Books have voices
By Ryan Jones
Studies are showing more people use audiobooks for reading.
According to goodreads.com, within the past three years audiobooks have become the fastest growing sector in publishing. This information was published in Global Audiobook Trends and Statistics for 2017 which looked at the market and trends of audiobooks.
This is also supported by research from BookNet Canada. The BookNet article includes an Audio Publishers Association report showing sales of audiobooks have increased 30 per cent since 2015.
The president and CEO of BookNet Canada said there are two main contributing factors to the growth of audiobooks.
“One is digital. By digital I mean it used to be that you’d get the audiobooks on CD or audio tape and they’re more difficult,” said Noah Genner. “They were harder to find and you needed a device to play them on and all those kinds of things. But now with the content itself being digitized you can download a file or get it streamed live.”
Genner also said people’s lifestyles may play a role in the expansion of audiobooks.
“People are busy now,” said Genner. “Being able to multitask – from a lot of surveying and a lot of consumer research we use – the ability to listen to the audiobook while they’re doing something else like cleaning a house or walking a dog or commuting, is a huge factor in the rise.”
A librarian at Amherstburg’s Essex County Library said the audiobooks provided are used everyday. She said most people use them when driving.
“They come in several formats, the CDs and a device called a play away, which is pretty cool. It’s like a little book all in itself, you just throw in a battery and a headset. They are also available online for download,” said Caroline Reichert.

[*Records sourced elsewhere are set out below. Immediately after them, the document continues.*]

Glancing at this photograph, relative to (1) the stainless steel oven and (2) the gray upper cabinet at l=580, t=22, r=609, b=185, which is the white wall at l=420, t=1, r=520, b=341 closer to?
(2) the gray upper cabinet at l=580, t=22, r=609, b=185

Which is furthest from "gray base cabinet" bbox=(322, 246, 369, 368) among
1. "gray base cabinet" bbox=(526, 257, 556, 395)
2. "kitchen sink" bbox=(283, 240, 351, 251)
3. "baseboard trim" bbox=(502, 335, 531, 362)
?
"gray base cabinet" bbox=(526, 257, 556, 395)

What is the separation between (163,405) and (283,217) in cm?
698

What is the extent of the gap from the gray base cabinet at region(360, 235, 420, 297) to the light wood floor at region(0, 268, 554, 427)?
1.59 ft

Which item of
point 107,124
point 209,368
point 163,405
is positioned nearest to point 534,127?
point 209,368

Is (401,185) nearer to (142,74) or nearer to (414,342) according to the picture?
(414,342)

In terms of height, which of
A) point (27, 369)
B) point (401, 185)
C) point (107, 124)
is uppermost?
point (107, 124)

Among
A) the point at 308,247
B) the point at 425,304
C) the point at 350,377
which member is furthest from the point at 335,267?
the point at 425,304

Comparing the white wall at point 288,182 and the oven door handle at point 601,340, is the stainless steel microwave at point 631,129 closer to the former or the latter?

Students are also finding convenience through audiobooks.
Carly Coombe, a history and English student at the University of Windsor, said she uses audiobooks to understand her readings in a shorter amount of time.
“Being that both my majors revolve around readings, I needed to find a way to read my required texts without spending too much time,” said Coombe. “By using audiobooks I can follow along with the book and notice things that I would not have been able to if I had not listened to them.”
Alex Abbruzzese, a first year psychology student at University of Windsor, said he also finds great value in audiobooks and has been using them for 11 years.
He said he enjoys listening to them while doing chores such as dishes or cleaning up the yard and finds it to be an entertaining and enriching experience.
“I first discovered audiobooks when my mom brought some home from the library where she works. I was about six at the time and loved reading, but eye strain was an issue for me, so audiobooks were the natural solution,” said Abbruzzese.
In a busy society the ease of reading is just a pair of headphones away.